Selected extract:

☆ ☆ ☆

Death and debris on Urumqi's streets, but in Beijing the blame game begins

Muslim exiles accused of incitement as UN backs minorities' right to protest.

The Chinese government and Uighur exile groups blamed each other after the deadliest ethnic violence in decades left at least 156 people dead and 800 injured in Urumqi, western China, on Sunday.

As armed police cleared bodies, debris and torched buses from the streets, the government launched a media offensive against Rebiya Kadeer, the leader of the exiled World Uighur Congress.

The Chinese authorities claim she and her supporters masterminded the riot that tore through the capital of the Xinjiang region on Sunday evening, the latest escalation of unrest between indigenous Muslim Uighurs and Han Chinese settlers.

"Rebiya had phone conversations with people in China on 5 July in order to incite, and websites ... were used to orchestrate the incitement and spread propaganda," Xinjiang's governor, Nur Bekri, said in a televised address.

☆ ☆ ☆

(Collected data entries)
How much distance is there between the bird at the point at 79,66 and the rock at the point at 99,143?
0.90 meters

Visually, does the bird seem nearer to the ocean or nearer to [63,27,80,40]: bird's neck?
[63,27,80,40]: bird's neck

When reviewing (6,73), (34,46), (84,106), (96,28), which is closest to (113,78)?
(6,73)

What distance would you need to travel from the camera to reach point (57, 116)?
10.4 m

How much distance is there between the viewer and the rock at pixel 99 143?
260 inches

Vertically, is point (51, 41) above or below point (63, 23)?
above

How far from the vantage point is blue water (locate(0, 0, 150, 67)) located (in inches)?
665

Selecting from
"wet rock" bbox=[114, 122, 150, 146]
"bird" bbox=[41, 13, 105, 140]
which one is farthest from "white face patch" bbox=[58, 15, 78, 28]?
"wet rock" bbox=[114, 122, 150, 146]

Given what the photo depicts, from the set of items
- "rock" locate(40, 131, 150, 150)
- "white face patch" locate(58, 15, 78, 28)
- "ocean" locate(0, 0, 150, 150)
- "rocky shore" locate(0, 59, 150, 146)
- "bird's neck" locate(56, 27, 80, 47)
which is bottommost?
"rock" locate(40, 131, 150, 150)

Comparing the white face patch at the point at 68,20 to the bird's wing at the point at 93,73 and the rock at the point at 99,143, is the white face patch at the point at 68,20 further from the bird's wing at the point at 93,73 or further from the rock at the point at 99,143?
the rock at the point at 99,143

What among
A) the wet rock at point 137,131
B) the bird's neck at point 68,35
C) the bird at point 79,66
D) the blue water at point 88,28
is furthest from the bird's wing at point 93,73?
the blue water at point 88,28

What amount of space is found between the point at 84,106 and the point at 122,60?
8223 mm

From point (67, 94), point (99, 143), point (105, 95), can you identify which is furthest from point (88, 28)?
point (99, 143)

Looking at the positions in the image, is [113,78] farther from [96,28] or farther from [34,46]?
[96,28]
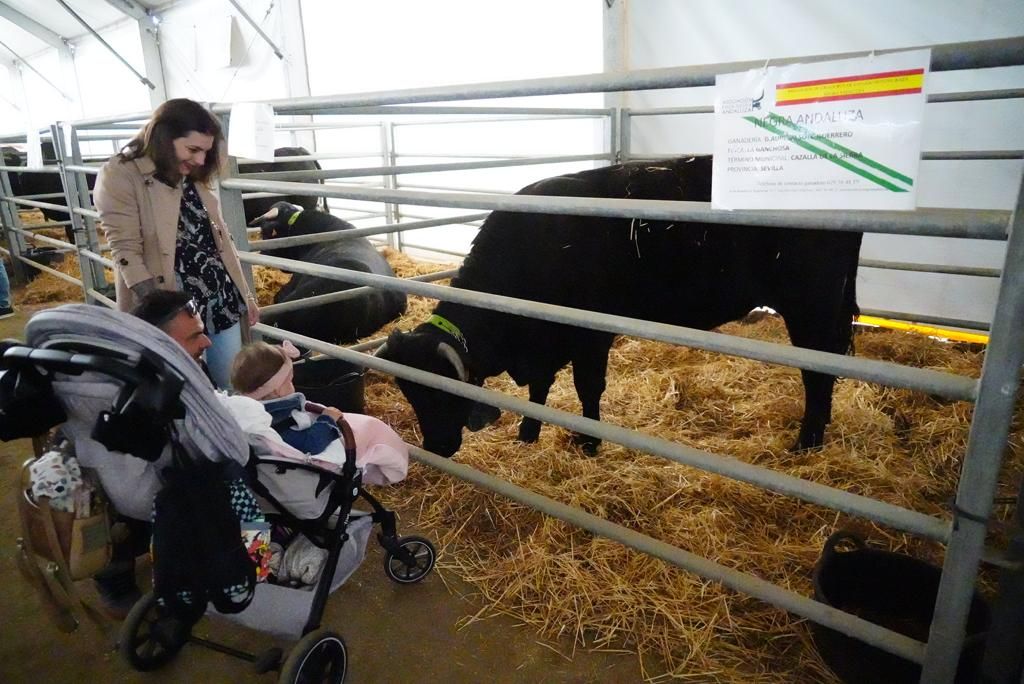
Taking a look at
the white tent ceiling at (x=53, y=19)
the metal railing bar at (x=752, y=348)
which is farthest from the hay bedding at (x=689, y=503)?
the white tent ceiling at (x=53, y=19)

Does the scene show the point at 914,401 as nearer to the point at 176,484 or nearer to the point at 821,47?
the point at 821,47

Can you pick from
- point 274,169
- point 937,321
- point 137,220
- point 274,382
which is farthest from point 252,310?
point 274,169

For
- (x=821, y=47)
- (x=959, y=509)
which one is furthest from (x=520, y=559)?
(x=821, y=47)

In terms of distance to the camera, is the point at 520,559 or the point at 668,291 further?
the point at 668,291

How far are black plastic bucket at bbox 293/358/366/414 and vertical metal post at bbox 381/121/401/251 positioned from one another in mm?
4494

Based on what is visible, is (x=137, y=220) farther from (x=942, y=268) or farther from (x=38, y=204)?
(x=38, y=204)

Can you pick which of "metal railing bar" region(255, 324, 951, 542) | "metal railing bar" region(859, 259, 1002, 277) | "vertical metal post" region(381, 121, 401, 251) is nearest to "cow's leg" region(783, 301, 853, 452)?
"metal railing bar" region(859, 259, 1002, 277)

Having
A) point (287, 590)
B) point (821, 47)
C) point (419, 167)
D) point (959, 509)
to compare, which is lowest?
point (287, 590)

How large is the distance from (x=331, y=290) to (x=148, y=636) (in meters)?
3.00

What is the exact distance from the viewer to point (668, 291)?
10.8ft

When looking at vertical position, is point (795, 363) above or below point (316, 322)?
above

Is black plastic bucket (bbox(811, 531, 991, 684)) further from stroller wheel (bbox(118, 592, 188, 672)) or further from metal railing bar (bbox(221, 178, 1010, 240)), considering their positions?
stroller wheel (bbox(118, 592, 188, 672))

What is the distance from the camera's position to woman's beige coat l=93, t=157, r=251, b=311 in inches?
103

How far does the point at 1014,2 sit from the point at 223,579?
5.42 m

☆ ☆ ☆

In the article on the Urumqi violence, who is named as the leader of the exiled World Uighur Congress? The records have no connection to the text.

Solution for this problem: Rebiya Kadeer